== COMPITI DA SVOLGERE ==
A: Elenca i tipi di lavoro che il testo sulla struttura cita come esempi di ciò che si può affrontare.
B: Scrivi, per favore, il seguito del testo sulla struttura, partendo dopo la sua ultima frase.

== BLOCCO DI TESTO ==
════════════════════
Quando si parla di struttura, qualunque sia l’ambito di applicazione, si vuole trasmettere il concetto di scheletro, armatura. E’ così anche quando si ragiona di comunicazione e, ancora di più, di eventi.
La tecnologia ci ha dato l’opportunità di sviluppare con sempre maggior effetto scenico le nostre proposte creative, ma non la nostra capacità di organizzare le nostre idee e fare chiarezza nel contesto.
Questa capacità è il risultato di un esercizio costante, che ci permette di approcciare qualunque tipo di lavoro, dalla relazione al report, dal progetto di comunicazione alle proposte creative.
════════════════════
== DATI FORNITI ==

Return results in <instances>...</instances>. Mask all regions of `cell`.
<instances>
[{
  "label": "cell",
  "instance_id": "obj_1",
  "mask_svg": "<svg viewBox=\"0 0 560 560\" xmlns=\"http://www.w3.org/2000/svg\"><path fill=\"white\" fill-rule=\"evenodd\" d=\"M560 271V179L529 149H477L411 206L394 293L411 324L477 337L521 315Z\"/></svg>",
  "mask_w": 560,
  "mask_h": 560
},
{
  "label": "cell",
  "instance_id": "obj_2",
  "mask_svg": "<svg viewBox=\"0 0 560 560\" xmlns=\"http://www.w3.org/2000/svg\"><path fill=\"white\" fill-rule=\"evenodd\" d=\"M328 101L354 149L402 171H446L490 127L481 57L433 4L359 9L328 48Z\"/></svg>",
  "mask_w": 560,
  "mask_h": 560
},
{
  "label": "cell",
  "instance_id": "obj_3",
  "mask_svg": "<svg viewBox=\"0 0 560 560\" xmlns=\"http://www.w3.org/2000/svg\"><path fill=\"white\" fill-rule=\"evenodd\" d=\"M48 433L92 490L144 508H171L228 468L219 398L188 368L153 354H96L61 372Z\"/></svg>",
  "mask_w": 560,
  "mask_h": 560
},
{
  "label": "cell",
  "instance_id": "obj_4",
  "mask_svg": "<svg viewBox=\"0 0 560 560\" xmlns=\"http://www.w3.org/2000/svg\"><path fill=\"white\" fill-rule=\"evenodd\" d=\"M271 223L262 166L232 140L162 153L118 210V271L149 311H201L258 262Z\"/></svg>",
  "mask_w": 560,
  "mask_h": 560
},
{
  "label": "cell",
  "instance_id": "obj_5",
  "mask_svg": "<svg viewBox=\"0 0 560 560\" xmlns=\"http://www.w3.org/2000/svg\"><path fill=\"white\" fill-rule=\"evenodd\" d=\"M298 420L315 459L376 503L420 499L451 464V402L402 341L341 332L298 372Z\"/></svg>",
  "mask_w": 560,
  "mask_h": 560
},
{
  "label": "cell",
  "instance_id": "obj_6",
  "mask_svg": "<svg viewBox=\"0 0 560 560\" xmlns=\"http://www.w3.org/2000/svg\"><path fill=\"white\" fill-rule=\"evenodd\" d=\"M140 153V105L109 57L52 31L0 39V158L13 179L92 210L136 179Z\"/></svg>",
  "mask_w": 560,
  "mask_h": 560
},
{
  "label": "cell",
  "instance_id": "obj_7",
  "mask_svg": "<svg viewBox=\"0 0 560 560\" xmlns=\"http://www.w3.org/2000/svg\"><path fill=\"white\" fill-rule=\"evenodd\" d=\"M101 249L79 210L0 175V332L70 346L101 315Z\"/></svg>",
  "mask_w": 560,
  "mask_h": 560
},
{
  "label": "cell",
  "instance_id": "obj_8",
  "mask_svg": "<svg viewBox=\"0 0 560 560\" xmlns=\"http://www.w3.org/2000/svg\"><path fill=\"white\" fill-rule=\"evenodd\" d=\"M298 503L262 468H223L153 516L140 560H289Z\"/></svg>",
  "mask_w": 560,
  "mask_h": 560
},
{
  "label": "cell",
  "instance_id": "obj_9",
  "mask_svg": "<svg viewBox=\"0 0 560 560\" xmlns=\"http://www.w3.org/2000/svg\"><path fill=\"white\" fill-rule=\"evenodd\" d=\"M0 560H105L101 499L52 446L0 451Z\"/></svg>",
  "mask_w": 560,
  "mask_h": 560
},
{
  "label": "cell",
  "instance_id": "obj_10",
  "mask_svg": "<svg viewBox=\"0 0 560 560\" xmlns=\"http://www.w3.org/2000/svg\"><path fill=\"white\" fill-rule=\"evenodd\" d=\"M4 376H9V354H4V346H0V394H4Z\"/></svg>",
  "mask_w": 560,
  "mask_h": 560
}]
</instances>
════════════════════
== RISPOSTE AI COMPITI ==
A: relazione; report; progetto di comunicazione; proposte creative

B:
Realizzare una struttura porta alcuni effetti fondamentali:
- individuare rapidamente i concetti chiave della propria proposta
- chiarirsi le idee sullo sviluppo
- presentare al cliente una sintesi efficace in tempi brevi
- fare ipotesi concrete con i fornitori
- sviluppare le proposte supportate da decisioni e indicazioni
- gestire le fasi in modo visivo
«Se avessi a disposizione otto ore per abbattere un albero, ne passerei sei ad affilare l’ascia». Abramo Lincoln sapeva, proprio come dovremmo sapere noi, che dedicare del tempo alla preparazione, alla riflessione e all’analisi, rappresenta parte di un processo senza la quale vagheremmo in un universo di tentativi.
Fare la struttura corrisponde ad affilare l’ascia. Buon lavoro.